#### Reading text ####
Feb 042015
 

[Some old thoughts, which may be “published” on other blogs, etc., notably Politik-Substance]

It turns out that at least among technologists there is a clear, nearly religious moral divide on the subject of Edward Snowden and his revelations of government electronic snooping. This I found out by provoking the issue while discussing privacy at a technology conference in Banff. There are fundamental ethical and legal questions about whether governments should be allowed to acquire data that seems private, and under what conditions. But I suggest that some of the “Snowden is saint/satan” and “government is villain” reaction comes from the same sense of betrayal felt by a spurned lover or an NRA regional president the day after a mass shooting in a day care centre. Let me explain.
It shouldn’t be a wonder that technology advancement, particularly if it affects consumers’ lives, happens most actively in the United States. Americans are, by-and-large, an optimistic bunch: always looking for another sunny “Morning in America.” That perfectly harmonizes with technology and innovation’s very nature of optimism. It is, in fact, impossible to be pessimistic and work effectively in a field of technological advancement. The whole point of technology and innovation is to make a better tomorrow—to the extent of whatever the technology promises.
Although I tend toward what I believe is being realistic, which some of my colleagues refer to as cynical, I think optimism is wonderful. It is sustaining through the inevitable troughs of bad luck and setbacks in this life. Optimism wilfully ignores the probabilities stacked up against you. And by this conscious refusal to accept the possibility of defeat—even when it is overwhelmingly self-evident, optimists sometimes achieve the seemingly impossible.
Be it gunpowder and nuclear energy, synthetic painkillers, or mobile “social” applications, neither their creators nor their enthusiasts expects anything but good from such technological advances. Within tolerable, typically commercial limits and subject to consumer happiness, it’s all good, good, good.
The dark side of being optimistic about technology, however, is blindness to the risks of undesirable, yet highly plausible uses and outcomes of those good technologies. It is all too easy to see the bright side because that is the intent. Clean, infinitely available nuclear energy begat the atomic bomb and protective firearms kill school children and other innocents. Likewise, technology that implicitly knows where you go and that you are communicating generates vast deposits of privacy-threatening metadata and other information for marketers and governments to assay.
The recent revelations of Edward Snowden expose states, overzealously perhaps, doing what they do to fulfill a higher level societal need: safety and protection. These unveilings also reveal another instance of hopeful inventors coming face-to-face with the dark side of their creations. From my seat, it’s a bit hard to know which is more troubling to them.
Like everyone else, technologists feel violated by governments inferring private information from digital exhaust. And while there may be a heavier weighting of civil libertarians in the group, never mind a clash of democratic ideals—specifically, privacy within and security of the nation—I surmise that part of the reaction is creator’s guilt. How could our wonderful child do such a thing? Or, more to the point, our creation is being used against us: and we don’t like it.
So Edward Snowden is canonized despite being a thief and traitor now suckling from an “enemy” state’s graces. Western governments are (justifiably in some senses) vilified. The consumer/citizen is maltreated at least as far as privacy goes; and that’s as far as the citizen wants to go because venturing farther into these grey places would affect the pleasant state of consumerist narcosis. But nobody talks about the inherent corruptibility and affliction of the technology.
Alas, the genie is out of the bottle… again. Society will eventually metabolize these new conditions, catch up, and adjust both ideals and practices to account for these technologically driven realities. Innovators will create solutions to the problem they themselves created. And balance will be restored… before the cycle repeats. Because that’s the great thing about optimism: it’s sure to be better tomorrow.
####
### Task list
A) Answer these questions from the essay on Snowden and technology optimism:
(i) Where did the author raise the issue while discussing privacy?
(ii) What do some of the author's colleagues call the author's tendency toward being realistic?
(iii) What higher level societal need does the essay say states are fulfilling?
B) Reproduce word for word the passage of the essay on Snowden and technology optimism starting with "The dark side of being" and going on through "governments to assay.".
#### Study material ####
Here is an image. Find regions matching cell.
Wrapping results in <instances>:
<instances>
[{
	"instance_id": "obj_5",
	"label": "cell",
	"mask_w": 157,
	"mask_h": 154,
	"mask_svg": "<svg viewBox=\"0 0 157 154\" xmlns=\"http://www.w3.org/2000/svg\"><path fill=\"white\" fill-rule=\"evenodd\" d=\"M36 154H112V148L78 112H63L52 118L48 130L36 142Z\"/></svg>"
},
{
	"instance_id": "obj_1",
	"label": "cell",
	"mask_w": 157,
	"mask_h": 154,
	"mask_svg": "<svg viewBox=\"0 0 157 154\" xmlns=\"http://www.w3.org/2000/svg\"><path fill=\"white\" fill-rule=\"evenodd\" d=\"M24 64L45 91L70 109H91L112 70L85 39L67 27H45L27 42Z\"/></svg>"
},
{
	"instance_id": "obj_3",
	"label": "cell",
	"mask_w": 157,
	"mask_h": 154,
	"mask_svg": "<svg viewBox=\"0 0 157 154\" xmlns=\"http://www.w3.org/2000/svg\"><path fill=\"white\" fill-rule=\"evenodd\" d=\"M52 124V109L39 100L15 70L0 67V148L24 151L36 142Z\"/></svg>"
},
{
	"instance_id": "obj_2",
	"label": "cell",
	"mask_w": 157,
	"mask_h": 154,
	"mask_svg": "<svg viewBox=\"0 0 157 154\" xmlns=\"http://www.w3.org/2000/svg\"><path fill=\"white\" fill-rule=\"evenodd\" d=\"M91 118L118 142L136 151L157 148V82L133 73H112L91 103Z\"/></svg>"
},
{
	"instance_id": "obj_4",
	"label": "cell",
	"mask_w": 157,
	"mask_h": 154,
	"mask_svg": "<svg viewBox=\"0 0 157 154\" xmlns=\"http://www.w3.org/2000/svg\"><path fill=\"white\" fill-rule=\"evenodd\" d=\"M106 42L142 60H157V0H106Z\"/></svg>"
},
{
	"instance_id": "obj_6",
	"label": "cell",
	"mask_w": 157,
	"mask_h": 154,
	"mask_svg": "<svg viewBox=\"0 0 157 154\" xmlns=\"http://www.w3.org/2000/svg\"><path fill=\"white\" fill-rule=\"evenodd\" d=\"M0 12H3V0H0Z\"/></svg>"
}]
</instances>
####
### Task solutions
A)
(i) At a technology conference in Banff.
(ii) Cynical.
(iii) Safety and protection.

B)
The dark side of being optimistic about technology, however, is blindness to the risks of undesirable, yet highly plausible uses and outcomes of those good technologies. It is all too easy to see the bright side because that is the intent. Clean, infinitely available nuclear energy begat the atomic bomb and protective firearms kill school children and other innocents. Likewise, technology that implicitly knows where you go and that you are communicating generates vast deposits of privacy-threatening metadata and other information for marketers and governments to assay.